Region-specific burst dynamics. Normal distribution statistics indicate (A) mean extra-burst spike rate differs (i) in tunnels compared to corresponding random cultures and (ii) is higher for DG than CA3 apposed across tunnels. (B) Percent spikes in bursts are generally higher for any DG culture than any CA3 culture. Log normal distribution statistics apply to (C–F). (C) Burst duration was longer for DG than CA3 when they were apposed. For random cultures without tunnel devices, DG burst durations are much lower than CA3 random cultures. (D) Inter-burst intervals are lengthened by 50% in DG apposed to CA3 compared to DG self-apposed across tunnels and 300% compared to DG in random networks. Similarly, inter-burst times are longer for CA3 apposed to DG than CA3 apposed to itself or random CA3 cultures. (E) Intra-burst spike rates are shortened by 20% in DG apposed to CA3 compared to DG self-apposed across tunnels but longer in the reverse direction. (F) Spikes per burst decreased by 14% in DG apposed to CA3 compared to DG self-apposed across tunnels and even less in the reverse direction. In all cases n displayed is total degrees of freedom from burst or non-burst segments from 3 min recordings of networks of 4 random DG, 4 random CA3, 8 DG(DG), 8 CA3(CA3), 5 DG(CA3), and 5 CA3(DG).
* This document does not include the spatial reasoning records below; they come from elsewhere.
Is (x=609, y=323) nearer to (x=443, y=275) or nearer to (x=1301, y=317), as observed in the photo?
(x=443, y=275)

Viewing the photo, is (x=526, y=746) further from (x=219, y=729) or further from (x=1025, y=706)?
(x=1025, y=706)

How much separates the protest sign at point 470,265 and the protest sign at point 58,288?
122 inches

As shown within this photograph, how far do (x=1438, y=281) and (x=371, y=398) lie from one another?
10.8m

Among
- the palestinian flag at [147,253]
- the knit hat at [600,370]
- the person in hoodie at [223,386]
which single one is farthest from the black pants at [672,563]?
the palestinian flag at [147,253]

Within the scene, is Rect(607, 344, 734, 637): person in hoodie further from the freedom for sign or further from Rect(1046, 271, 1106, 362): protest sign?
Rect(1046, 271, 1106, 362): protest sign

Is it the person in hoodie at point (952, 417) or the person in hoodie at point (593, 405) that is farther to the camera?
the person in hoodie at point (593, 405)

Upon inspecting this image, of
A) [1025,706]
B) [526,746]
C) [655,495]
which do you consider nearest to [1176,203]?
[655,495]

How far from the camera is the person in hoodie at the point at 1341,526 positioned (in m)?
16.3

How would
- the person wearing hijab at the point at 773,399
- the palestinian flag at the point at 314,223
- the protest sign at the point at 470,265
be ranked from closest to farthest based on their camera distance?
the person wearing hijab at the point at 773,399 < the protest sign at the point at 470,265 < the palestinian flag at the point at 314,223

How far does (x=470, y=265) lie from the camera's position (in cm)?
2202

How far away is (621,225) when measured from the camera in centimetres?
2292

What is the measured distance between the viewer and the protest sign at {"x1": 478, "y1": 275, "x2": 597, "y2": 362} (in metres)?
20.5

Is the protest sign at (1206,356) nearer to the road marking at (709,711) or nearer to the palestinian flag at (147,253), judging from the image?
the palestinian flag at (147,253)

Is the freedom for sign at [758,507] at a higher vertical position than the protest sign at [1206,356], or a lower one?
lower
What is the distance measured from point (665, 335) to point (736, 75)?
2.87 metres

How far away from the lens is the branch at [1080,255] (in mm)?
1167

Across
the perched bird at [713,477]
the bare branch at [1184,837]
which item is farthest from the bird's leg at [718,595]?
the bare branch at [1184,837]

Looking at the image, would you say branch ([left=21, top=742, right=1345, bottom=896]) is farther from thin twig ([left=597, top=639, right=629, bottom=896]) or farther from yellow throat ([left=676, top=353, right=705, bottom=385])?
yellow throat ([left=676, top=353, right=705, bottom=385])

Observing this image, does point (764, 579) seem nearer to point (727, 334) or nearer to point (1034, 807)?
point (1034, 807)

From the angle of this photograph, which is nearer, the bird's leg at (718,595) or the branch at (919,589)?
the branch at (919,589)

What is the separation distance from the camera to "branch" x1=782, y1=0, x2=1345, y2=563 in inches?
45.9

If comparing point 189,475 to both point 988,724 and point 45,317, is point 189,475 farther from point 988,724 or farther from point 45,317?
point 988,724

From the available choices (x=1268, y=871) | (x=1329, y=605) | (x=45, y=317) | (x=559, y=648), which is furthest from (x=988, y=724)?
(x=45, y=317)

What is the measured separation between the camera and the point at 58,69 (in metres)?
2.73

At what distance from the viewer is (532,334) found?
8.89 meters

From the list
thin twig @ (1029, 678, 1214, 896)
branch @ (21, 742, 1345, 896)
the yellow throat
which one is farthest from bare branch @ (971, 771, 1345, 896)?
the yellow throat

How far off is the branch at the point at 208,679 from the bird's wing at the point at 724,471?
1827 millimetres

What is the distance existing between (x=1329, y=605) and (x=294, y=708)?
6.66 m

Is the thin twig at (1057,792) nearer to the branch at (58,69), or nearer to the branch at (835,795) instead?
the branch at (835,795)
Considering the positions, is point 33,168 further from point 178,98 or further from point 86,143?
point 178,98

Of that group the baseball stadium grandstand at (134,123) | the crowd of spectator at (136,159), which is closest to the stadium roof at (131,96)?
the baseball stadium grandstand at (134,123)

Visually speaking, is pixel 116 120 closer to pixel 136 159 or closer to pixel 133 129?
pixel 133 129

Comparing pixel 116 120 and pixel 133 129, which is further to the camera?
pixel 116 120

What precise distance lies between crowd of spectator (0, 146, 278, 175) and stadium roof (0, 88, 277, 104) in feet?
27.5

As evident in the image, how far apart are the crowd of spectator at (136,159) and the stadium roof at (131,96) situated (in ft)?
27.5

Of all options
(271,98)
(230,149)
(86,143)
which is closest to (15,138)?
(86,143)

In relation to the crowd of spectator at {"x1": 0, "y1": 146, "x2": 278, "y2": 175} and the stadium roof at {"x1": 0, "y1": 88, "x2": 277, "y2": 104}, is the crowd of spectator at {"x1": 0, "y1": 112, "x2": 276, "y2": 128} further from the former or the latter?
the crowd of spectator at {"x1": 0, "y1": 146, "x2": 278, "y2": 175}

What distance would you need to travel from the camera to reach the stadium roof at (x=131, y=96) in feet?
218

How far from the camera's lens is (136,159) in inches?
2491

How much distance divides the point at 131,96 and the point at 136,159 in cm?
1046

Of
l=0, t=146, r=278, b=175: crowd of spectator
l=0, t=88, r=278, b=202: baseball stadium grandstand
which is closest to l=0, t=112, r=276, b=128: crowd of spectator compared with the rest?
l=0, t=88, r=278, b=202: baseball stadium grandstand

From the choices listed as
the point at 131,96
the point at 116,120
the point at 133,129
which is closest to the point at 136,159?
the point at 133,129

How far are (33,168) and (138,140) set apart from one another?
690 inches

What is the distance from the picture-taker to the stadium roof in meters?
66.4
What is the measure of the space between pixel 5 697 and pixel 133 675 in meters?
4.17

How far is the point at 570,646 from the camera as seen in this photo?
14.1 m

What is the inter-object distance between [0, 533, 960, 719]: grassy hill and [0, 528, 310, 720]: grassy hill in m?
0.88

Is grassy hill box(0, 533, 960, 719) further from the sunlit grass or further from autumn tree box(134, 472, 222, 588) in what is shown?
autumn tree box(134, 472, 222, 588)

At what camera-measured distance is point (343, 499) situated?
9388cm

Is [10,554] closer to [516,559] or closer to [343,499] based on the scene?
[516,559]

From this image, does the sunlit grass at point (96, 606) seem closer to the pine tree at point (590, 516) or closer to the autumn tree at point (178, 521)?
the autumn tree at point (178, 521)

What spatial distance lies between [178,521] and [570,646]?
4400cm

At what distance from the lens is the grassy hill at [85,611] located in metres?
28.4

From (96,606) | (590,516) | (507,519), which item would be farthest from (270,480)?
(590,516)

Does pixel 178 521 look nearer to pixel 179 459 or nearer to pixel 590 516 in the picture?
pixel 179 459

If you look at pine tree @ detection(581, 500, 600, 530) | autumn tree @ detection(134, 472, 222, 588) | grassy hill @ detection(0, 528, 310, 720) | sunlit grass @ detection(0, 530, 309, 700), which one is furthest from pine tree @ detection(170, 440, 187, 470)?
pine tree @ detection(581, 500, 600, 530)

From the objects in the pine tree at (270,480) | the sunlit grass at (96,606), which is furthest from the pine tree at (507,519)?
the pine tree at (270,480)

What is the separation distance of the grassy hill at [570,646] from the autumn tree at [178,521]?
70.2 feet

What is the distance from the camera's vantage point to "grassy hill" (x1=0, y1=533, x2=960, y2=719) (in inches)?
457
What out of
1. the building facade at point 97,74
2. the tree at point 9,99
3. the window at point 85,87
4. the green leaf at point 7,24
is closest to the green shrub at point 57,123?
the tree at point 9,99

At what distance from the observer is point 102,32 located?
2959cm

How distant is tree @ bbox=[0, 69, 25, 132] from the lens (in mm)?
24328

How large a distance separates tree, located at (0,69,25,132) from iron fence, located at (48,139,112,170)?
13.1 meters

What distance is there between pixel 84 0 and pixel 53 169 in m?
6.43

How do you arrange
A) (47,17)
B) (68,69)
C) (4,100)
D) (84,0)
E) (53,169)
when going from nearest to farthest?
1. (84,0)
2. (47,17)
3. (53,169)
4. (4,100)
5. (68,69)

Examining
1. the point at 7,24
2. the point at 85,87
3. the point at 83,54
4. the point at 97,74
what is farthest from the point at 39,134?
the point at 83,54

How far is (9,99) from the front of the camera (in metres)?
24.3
Different letters above bars indicate significant differences (a shared letter indicates a non-significant comparison) by post-hoc Tukey multiple-comparison analysis after significant ANOVA, p < 0.05, normal distribution statistics.

Figure 4

Native polarity established from DG to CA3. Delay times of spikes traveling in axons in tunnels were determined from the difference in spike times at two tunnel electrodes separated by 200 μm. (Ai) Example of spike travelling from DG to CA3 with a 480 μs delay indicating a velocity of 0.42 m/s. (ii) Example of spike propagation from the top to the bottom compartment (arbitrarily designated reverse direction for CA3-CA3). (B) Statistical analysis of directional propagation indicates 62% of tunnels spontaneously connect axons with anatomical accuracy from DG-CA3, while homologous regions across tunnels fail to show polarity (Wilcoxin non-parametric test).

Figure 5

DG networks contain 3–5× more GABAergic (GAD67-GFP) neurons than CA3 networks while CA3 has more astroglia. Some GAD⁺ neurons traverse the tunnels. (A–D) Green is GAD67-GFP expression 11 days after infection with Lenti-virus with GAD-67 promoter fused to GFP. Red is pseudocolored for blue bisbenzamide labeled nuclei. (E,F) GFAP immunostain in DG or CA3 compartments. (G) Nuclei per somata from bisbenzamide stain for DNA. Note red vertical striped CA3 apposed to DG is 50% higher than CA3 by itself. (H) Percent GAD67 labeled neurons per nuclei. (N = 6 20× fields from each of 2 networks). (I) GAD65 immunolabeled axons traverse tunnels.